Daripada hak angket e-KTP, PPP usul cecar KPK di rapat Komisi III
Daripada hak angket e-KTP, PPP usul cecar KPK di rapat Komisi III. Komisi III DPR bisa mengkritisi prosedur hukum yang dipakai KPK untuk mencatut sejumlah nama-nama anggota DPR dan petinggi partai dalam dakwaan. Semisal, KPK membuktikan tersedianya dua alat bukti untuk menyeret pejabat dan politisi-politisi Senayan.
Sekjen Partai Persatuan Pembangunan (PPP) Arsul Sani menilai hak angket kasus korupsi e-KTP tidak perlu didorong untuk mempertanyakan masuknya nama-nama anggota DPR dan petinggi partai dalam dakwaan dua mantan pejabat Kemendagri. Instrumen yang bisa digunakan untuk mendalami kasus e-KTP bisa melalui rapat kerja Komisi III dengan KPK.
"Kalau hak angket saya pribadi enggak perlu. Instrumennya untuk mempertanyakan penyelidikan, penyidikan KPK itu bukan dengan hak angket. Itu bisa satu, paling lazim melalui raker komisi III dengan KPK, ya dikritisi habis lah. Harus terbuka, tidak berarti kalau ditanyakan ini intervensi ya," kata Arsul di Komplek Parlemen, Senayan, Jakarta, Rabu (15/3).
Dalam rapat itu, Komisi III DPR bisa mengkritisi prosedur hukum yang dipakai KPK untuk mencatut sejumlah nama-nama anggota DPR dan petinggi partai dalam dakwaan. Semisal, KPK membuktikan tersedianya dua alat bukti untuk menyeret pejabat dan politisi-politisi Senayan.
"Dengan mengajukan hak pertanyaan. Itu kan boleh saja. Toh kita tidak minta KPK untuk menghentikan, untuk menunda dan lain sebagainya. Kita menanyakan kok anda menyatakan semua ini apakah punya dua alat bukti? Standarnya kan selalu dua alat bukti, itu kita tanyakan. Kalau dia mengatakan kami punya dua alat bukti dan pada saatnya akan kami kemukakan sudah kami tunggu," tandasnya.

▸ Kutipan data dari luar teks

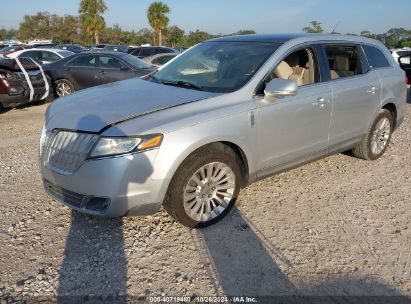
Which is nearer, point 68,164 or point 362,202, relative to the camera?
point 68,164

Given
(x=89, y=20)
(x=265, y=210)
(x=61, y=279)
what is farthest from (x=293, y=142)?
(x=89, y=20)

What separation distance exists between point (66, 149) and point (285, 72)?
2439 millimetres

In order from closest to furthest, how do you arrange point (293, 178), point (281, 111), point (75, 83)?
1. point (281, 111)
2. point (293, 178)
3. point (75, 83)

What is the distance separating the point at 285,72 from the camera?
167 inches

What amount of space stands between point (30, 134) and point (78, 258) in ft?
14.8

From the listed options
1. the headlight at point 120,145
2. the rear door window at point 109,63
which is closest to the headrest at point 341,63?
the headlight at point 120,145

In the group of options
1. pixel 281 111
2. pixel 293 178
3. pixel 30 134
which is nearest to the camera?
pixel 281 111

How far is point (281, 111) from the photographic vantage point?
149 inches

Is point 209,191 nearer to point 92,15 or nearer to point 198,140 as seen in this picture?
point 198,140

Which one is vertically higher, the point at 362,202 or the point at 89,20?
the point at 89,20

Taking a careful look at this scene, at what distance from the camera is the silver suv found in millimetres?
3014

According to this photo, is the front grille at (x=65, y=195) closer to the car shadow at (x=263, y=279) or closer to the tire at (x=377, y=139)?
the car shadow at (x=263, y=279)

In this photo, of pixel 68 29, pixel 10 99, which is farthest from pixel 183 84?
pixel 68 29

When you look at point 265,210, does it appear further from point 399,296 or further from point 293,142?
point 399,296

Sebelumnya, Sebelumnya, Wakil Ketua DPR Fahri Hamzah mengusulkan penggunaan hak angket atas kasus korupsi pengadaan e-KTP yang menyeret sejumlah anggota dewan. Penggunaan hak angket ini bertujuan untuk menginvestigasi dan menelisik secara menyeluruh dugaan keterlibatan aliran dana e-KTP kepada anggota-anggota DPR.
"Kalau yang kayak begini begini ini ini sebaiknya diangketkan saja sebab DPR punya kepentingan dong memperbaiki namanya. Saya kalau ada teman-teman dari fraksi-fraksi lain ada ya sudah ayo kita sama-sama investigasi menyeluruh deh proses penyelidikan dan semuanya panggilan saja. Bagaimana itu orang terima uang periksa dong beneran," ujar Fahri
Fahri curiga ada pihak-pihak yang menyembunyikan keterangan palsu sehingga menyeret nama-nama politisi Senayan ke dalam pusaran korupsi mega proyek itu. Kasus e-KTP dinilainya telah menciptakan kegaduhan politik nasional.
"Kecurigaan saya ini ada yang menyelundupkan keterangan-keterangan ke dalam lembaran negara, kemudian dibawa ke ruang sidang, jadi sumber kepusingan kita secara nasional. Kita dibikin ramai, masalah inti enggak selesai. Apalagi masalah e-KTP mangkrak kan. Karena seluruh proses administrasi negara terhenti," terangnya.
Kasus serupa, kata Fahri, terjadi saat politisi PKS Lutfi Hasan Ishaaq terjerat korupsi dagang sapi. Dalam kasus itu, banyak anggota DPR yang diduga terlibat namun hanya Lutfi yang ditetapkan sebagai tersangka. Akan tetapi, nama-nama anggota DPR yang disebut terlibat korupsi bersama Lutfi justru menjadi rusak.
"Nah ini yang saya bilang kenapa mengirim persoalan ini di ruang publik kan sayang dong keluarga orang namanya hancur kan belum tentu. Padahal kan sudah saya bilang kan ada ribuan orang tokoh partai mondar-mandir namanya disebut tapi cuma satu orang yang jadi tersangka seperti di kasus Lutfi Hasan Ishaaq yang lain terus di mana sudah ancur namanya," jelasnya.